» **ASSIGNMENT**:
Below is a block of records: output all of them exactly and leave out the pictures.

═══ EXTRACTED MATERIAL

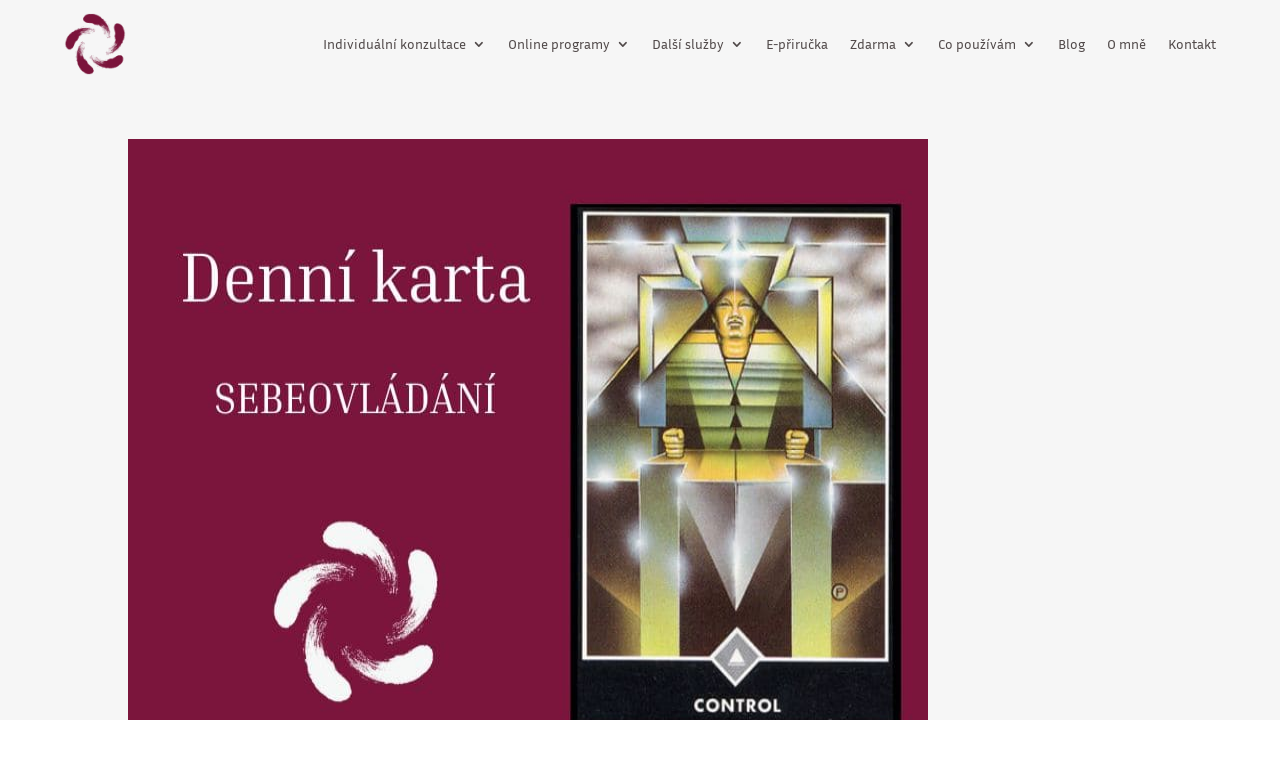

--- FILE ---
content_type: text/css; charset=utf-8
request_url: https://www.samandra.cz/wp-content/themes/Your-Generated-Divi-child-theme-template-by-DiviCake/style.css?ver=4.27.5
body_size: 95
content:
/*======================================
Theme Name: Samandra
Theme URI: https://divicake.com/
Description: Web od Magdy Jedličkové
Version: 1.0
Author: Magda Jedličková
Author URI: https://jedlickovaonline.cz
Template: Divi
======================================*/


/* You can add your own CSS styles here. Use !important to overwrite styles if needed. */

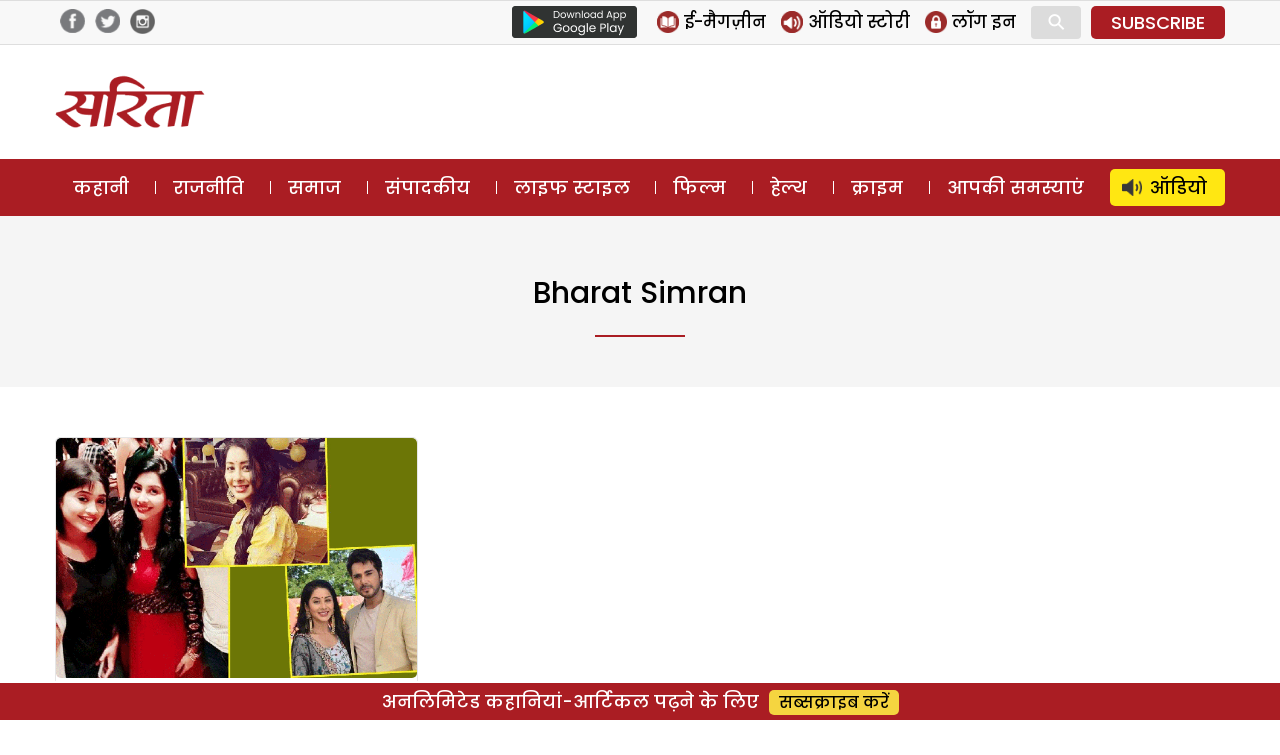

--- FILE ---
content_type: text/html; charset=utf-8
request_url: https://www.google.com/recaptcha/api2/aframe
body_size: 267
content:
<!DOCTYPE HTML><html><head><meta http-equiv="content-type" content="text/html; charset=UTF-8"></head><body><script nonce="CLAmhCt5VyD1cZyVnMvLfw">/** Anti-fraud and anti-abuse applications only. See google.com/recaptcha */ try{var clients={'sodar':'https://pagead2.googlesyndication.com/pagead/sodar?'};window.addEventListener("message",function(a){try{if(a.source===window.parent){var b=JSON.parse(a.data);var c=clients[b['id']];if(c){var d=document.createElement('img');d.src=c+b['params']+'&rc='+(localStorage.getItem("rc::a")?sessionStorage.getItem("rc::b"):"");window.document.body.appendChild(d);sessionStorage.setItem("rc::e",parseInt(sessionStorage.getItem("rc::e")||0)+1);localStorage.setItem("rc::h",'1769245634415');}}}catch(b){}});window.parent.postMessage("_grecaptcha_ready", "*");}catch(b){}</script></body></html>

══════

» **SOLUTION TO THE EXERCISE**:
--- FILE ---
content_type: text/css; charset=utf-8
request_url: https://www.samandra.cz/wp-content/themes/Your-Generated-Divi-child-theme-template-by-DiviCake/style.css?ver=4.27.5
body_size: 95
content:
/*======================================
Theme Name: Samandra
Theme URI: https://divicake.com/
Description: Web od Magdy Jedličkové
Version: 1.0
Author: Magda Jedličková
Author URI: https://jedlickovaonline.cz
Template: Divi
======================================*/


/* You can add your own CSS styles here. Use !important to overwrite styles if needed. */


--- FILE ---
content_type: text/html; charset=utf-8
request_url: https://www.google.com/recaptcha/api2/aframe
body_size: 267
content:
<!DOCTYPE HTML><html><head><meta http-equiv="content-type" content="text/html; charset=UTF-8"></head><body><script nonce="CLAmhCt5VyD1cZyVnMvLfw">/** Anti-fraud and anti-abuse applications only. See google.com/recaptcha */ try{var clients={'sodar':'https://pagead2.googlesyndication.com/pagead/sodar?'};window.addEventListener("message",function(a){try{if(a.source===window.parent){var b=JSON.parse(a.data);var c=clients[b['id']];if(c){var d=document.createElement('img');d.src=c+b['params']+'&rc='+(localStorage.getItem("rc::a")?sessionStorage.getItem("rc::b"):"");window.document.body.appendChild(d);sessionStorage.setItem("rc::e",parseInt(sessionStorage.getItem("rc::e")||0)+1);localStorage.setItem("rc::h",'1769245634415');}}}catch(b){}});window.parent.postMessage("_grecaptcha_ready", "*");}catch(b){}</script></body></html>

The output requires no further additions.